-- Problem --
Copy all of the material below word for word, keeping every line the same.

________________________________________

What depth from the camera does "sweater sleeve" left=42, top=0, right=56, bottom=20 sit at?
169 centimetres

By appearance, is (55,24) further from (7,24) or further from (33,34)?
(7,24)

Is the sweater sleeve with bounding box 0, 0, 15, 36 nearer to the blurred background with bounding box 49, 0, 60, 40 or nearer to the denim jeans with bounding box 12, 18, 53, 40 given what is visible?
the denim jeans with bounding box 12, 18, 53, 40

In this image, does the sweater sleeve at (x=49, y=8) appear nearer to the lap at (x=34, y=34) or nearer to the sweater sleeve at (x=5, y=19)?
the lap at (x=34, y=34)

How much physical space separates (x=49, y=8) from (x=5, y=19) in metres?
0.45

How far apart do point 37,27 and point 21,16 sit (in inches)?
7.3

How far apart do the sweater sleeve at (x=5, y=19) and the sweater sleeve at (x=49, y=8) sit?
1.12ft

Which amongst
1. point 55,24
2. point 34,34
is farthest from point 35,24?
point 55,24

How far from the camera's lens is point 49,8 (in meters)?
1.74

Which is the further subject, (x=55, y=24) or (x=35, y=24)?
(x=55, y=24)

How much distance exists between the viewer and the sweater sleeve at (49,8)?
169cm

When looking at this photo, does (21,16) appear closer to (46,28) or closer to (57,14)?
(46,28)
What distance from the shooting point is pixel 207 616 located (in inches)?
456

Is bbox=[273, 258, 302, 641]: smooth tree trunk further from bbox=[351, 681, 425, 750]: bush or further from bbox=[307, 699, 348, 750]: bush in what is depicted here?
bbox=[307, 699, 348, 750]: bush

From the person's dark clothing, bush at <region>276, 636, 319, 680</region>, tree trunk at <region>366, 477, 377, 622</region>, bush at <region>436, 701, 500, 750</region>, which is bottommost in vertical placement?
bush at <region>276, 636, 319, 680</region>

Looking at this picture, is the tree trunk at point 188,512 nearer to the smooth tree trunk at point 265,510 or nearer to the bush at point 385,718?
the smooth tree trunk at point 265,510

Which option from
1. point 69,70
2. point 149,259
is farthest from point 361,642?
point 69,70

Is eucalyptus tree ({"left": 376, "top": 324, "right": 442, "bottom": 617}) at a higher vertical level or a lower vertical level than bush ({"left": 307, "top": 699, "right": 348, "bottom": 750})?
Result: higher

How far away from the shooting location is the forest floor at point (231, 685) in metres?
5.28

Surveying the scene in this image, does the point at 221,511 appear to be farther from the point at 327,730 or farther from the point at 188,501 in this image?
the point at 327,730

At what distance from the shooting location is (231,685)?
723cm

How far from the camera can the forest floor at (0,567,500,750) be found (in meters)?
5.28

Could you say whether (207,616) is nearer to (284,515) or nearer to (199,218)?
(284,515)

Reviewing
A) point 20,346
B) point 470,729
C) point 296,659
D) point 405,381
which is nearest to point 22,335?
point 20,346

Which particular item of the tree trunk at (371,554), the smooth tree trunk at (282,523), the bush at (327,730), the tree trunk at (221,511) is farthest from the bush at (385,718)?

________________________________________

-- The result --
What depth from the camera does "sweater sleeve" left=42, top=0, right=56, bottom=20 sit at?
169 centimetres

By appearance, is (55,24) further from (7,24) or further from (33,34)?
(7,24)

Is the sweater sleeve with bounding box 0, 0, 15, 36 nearer to the blurred background with bounding box 49, 0, 60, 40 or nearer to the denim jeans with bounding box 12, 18, 53, 40 given what is visible?
the denim jeans with bounding box 12, 18, 53, 40

In this image, does the sweater sleeve at (x=49, y=8) appear nearer to the lap at (x=34, y=34) or nearer to the sweater sleeve at (x=5, y=19)?
the lap at (x=34, y=34)

How much physical space separates (x=49, y=8) from (x=5, y=19) in metres?
0.45

How far apart do point 37,27 and point 21,16 sit (in inches)?
7.3

How far apart do the sweater sleeve at (x=5, y=19) and the sweater sleeve at (x=49, y=8) sit?
1.12ft

Which amongst
1. point 55,24
2. point 34,34
is farthest from point 35,24?
point 55,24

How far from the camera's lens is point 49,8 (in meters)?
1.74

Which is the further subject, (x=55, y=24) or (x=35, y=24)?
(x=55, y=24)

How much distance exists between the viewer and the sweater sleeve at (49,8)?
169cm

When looking at this photo, does (21,16) appear closer to (46,28) or closer to (57,14)?
(46,28)
What distance from the shooting point is pixel 207 616 located (in inches)?
456

Is bbox=[273, 258, 302, 641]: smooth tree trunk further from bbox=[351, 681, 425, 750]: bush or further from bbox=[307, 699, 348, 750]: bush in what is depicted here?
bbox=[307, 699, 348, 750]: bush

From the person's dark clothing, bush at <region>276, 636, 319, 680</region>, tree trunk at <region>366, 477, 377, 622</region>, bush at <region>436, 701, 500, 750</region>, which is bottommost in vertical placement?
bush at <region>276, 636, 319, 680</region>

Looking at this picture, is the tree trunk at point 188,512 nearer to the smooth tree trunk at point 265,510 or nearer to the bush at point 385,718?
the smooth tree trunk at point 265,510

Which option from
1. point 69,70
2. point 149,259
is farthest from point 361,642?
point 69,70

Is eucalyptus tree ({"left": 376, "top": 324, "right": 442, "bottom": 617}) at a higher vertical level or a lower vertical level than bush ({"left": 307, "top": 699, "right": 348, "bottom": 750})?
Result: higher

How far away from the shooting location is the forest floor at point (231, 685) in metres?
5.28

Surveying the scene in this image, does the point at 221,511 appear to be farther from the point at 327,730 or farther from the point at 188,501 in this image?
the point at 327,730

At what distance from the shooting location is (231,685)?
723cm

How far from the camera can the forest floor at (0,567,500,750) be found (in meters)?
5.28

Could you say whether (207,616) is nearer to (284,515) or nearer to (199,218)?
(284,515)

Reviewing
A) point 20,346
B) point 470,729
C) point 296,659
D) point 405,381
which is nearest to point 22,335?
point 20,346

Which particular item of the tree trunk at (371,554), the smooth tree trunk at (282,523), the bush at (327,730), the tree trunk at (221,511) is farthest from the bush at (385,718)?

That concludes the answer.